通信総合博物館ていぱーく

 

日本に赤く丸型の郵便ポストが登場したのは1901年になりますが、それから7年後の1908年には”雨よけ対策”の決定版ともいえる「回転式丸型郵便ポスト」が登場します。
しかし、丸型郵便ポストは、ふたの部分の強度が不足していることで、故障が多く発生していたことから、庇(ひさし)のついた「丸型庇付郵便ポスト」が登場することになります。

 

丸型郵便ポストの登場から、わずか12年の間に数多くの改良が加えられていて、明治時代の時代の変化の速さを感じることができるものだと思います。

この庇の付いた郵便ポストは、蓋を取り付けるのをやめ、その代わり差し入れ口の所に庇を付けたものになります。

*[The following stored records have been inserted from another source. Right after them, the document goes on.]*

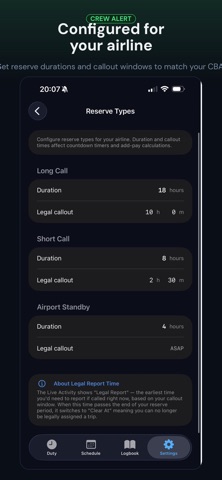 Crew Alert App screenshot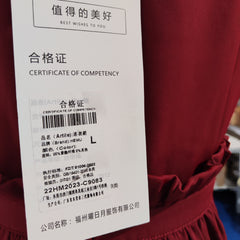 [259]NN Women's Red Strapless Dress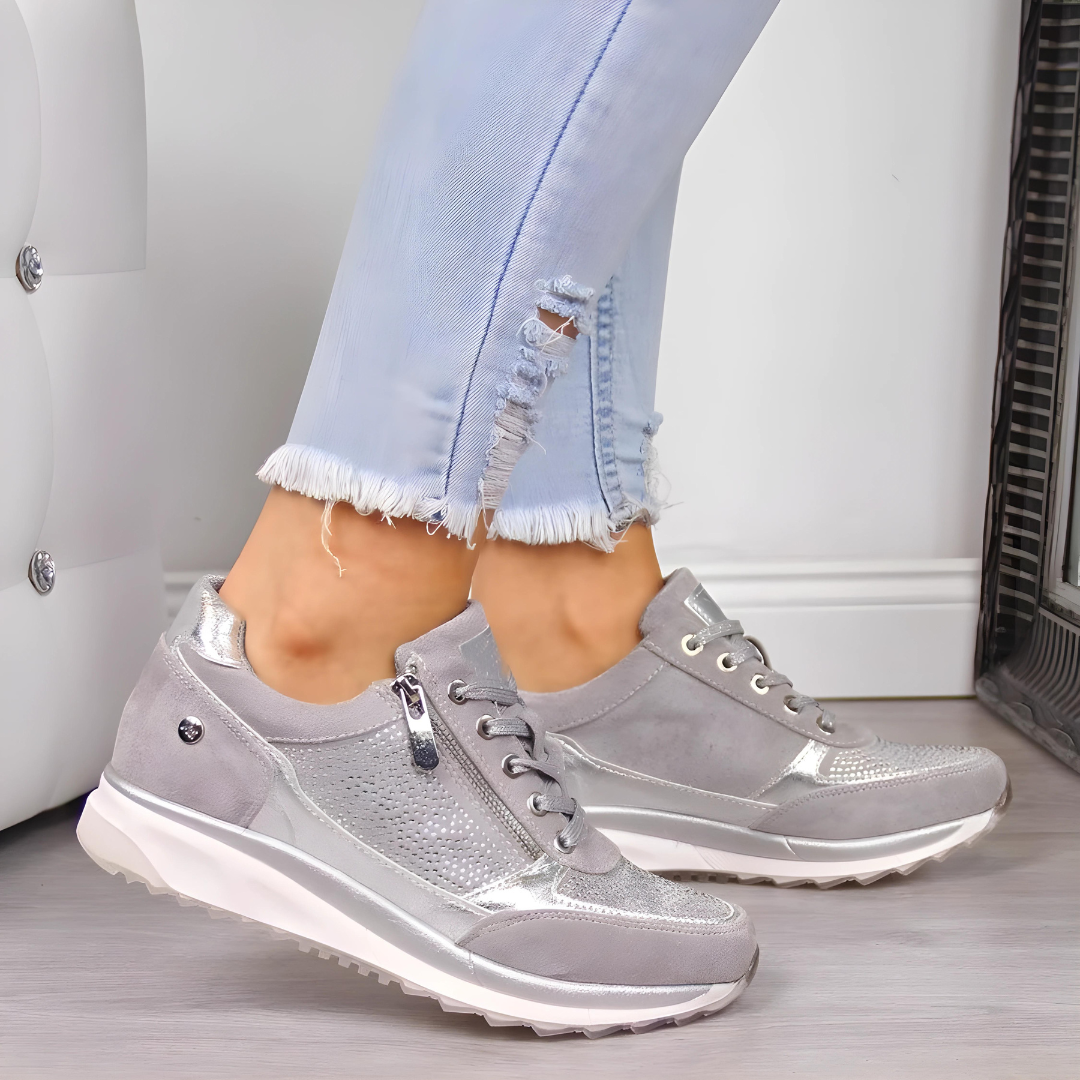 Damskie - Wygodne buty - Oddychający materiał - Idealne na cały dzień noszenia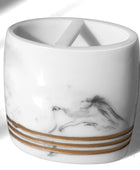 Juego de 4 accesorios de baño de resina que incluye vaso, jabonera, dispensador...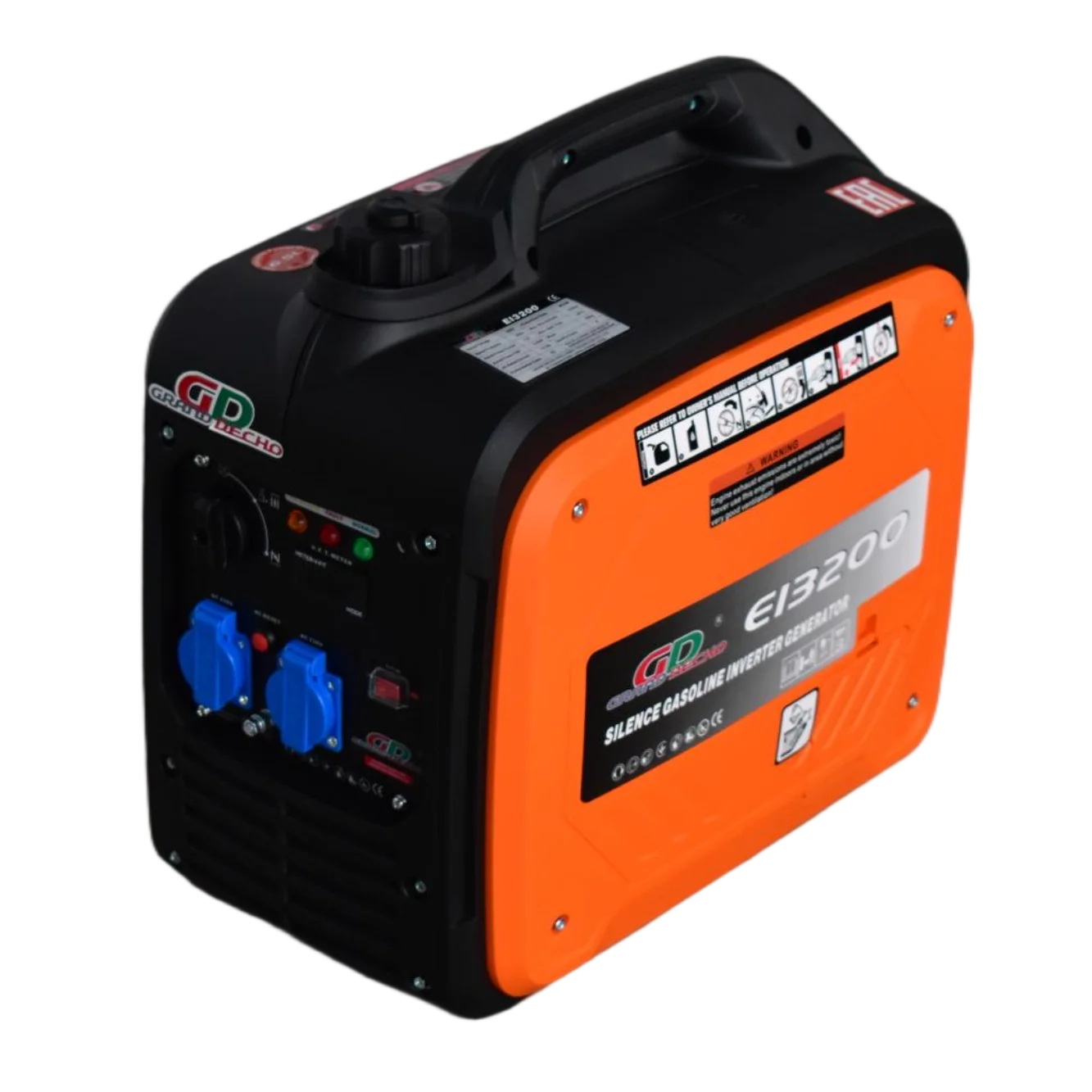 EI3200 Air-Cooled 4-Stroke Inverter  Generator 50Hz Silent for Home Backup & RV
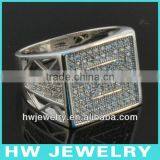 32002 Silver cz Ring thumbnail-1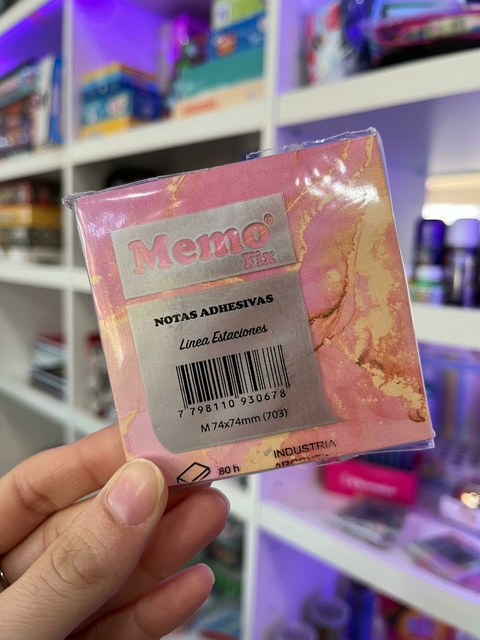 Nota adhesiva MEMO FIX 74x74 estaciones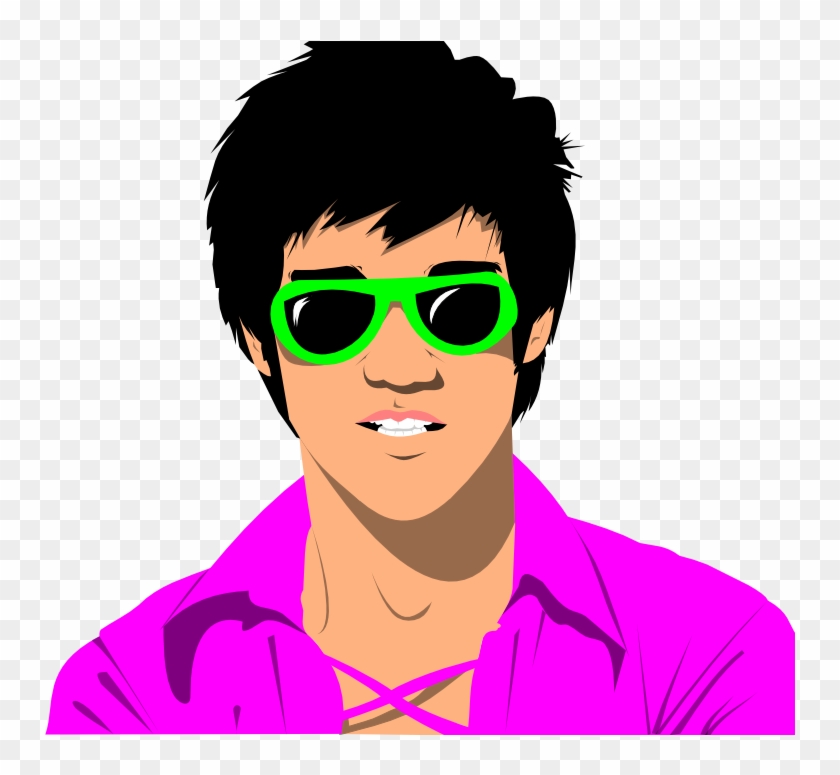 Bruce Lee Cartoon - Bruce Lee Cartoon Face #1126795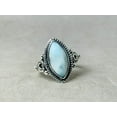 thumbnail image 2 of Heaven Crafts Marquise Shape Larimar Ring For Women Sterling Silver 925 Boho Jewelry Gift For Her, 2 of 5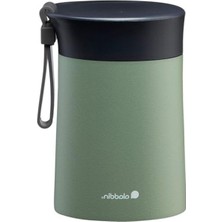 Cekar Store Bistro Thermavac Paslanmaz Çelik Yemek Termosu 0.40 Lt, Yeşil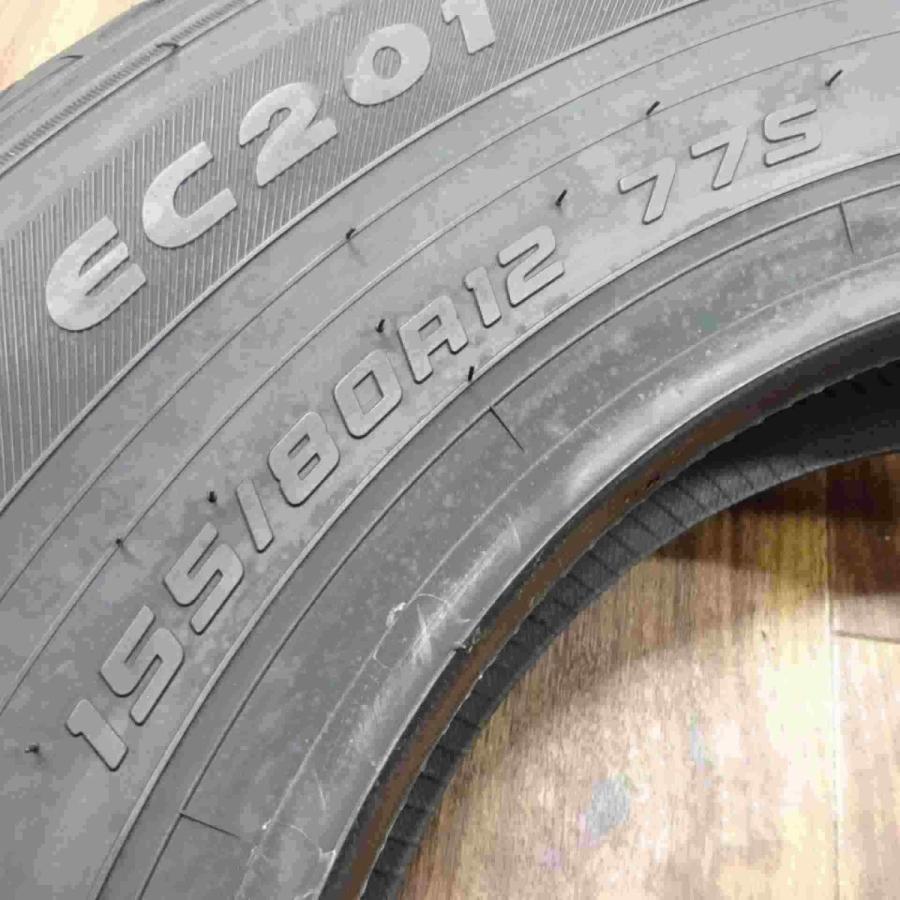 DUNLOP（ダンロップ） 155/80R12 77S サマータイヤ 1本 EC201 2017年製 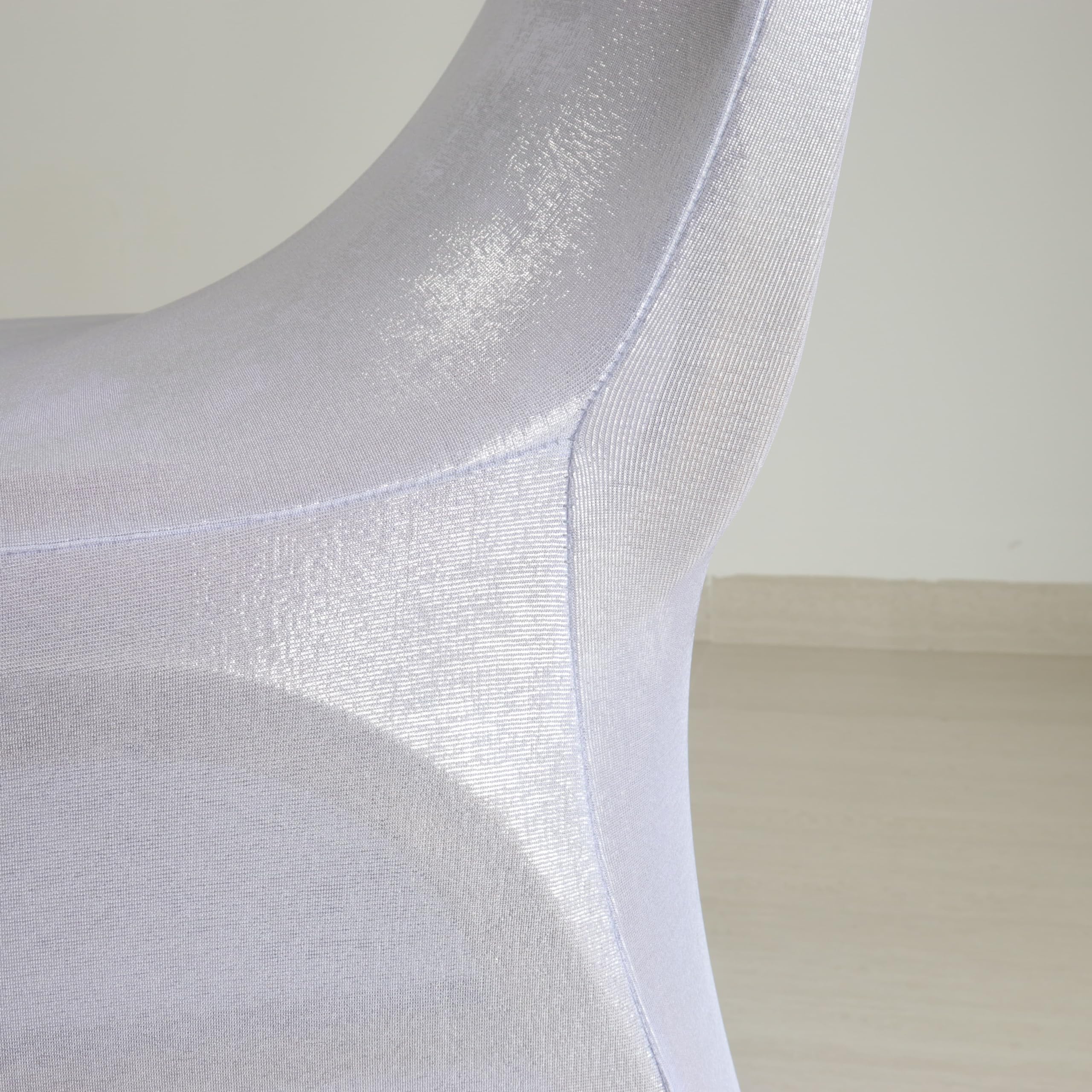 10, 20, 50, 100 piezas, fundas para sillas en blanco, negro, color, universal, para eventos de boda, decoración de fiestas teatrales (plata, 10 piezas)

差し入れ口から蓋がなくなり庇が付くようになることで、「投函のしやすさ」と「メンテナンスからの解放」というメリットが生じることになりました。

 

蓋が取り付けられた回転式郵便ポストは、強風時の雨のときも郵便物が濡れないというメリットはありますが、利用者が投函するたびにつまみを回して入れる手間が不人気の理由になっていました。

庇に変更されることで、投函しやすくなるだけでなく、郵便ポストの修理やメンテナンスなどもしなくて済むようになり、丸型庇付郵便ポストは、以後しばらく間、利用されることになります。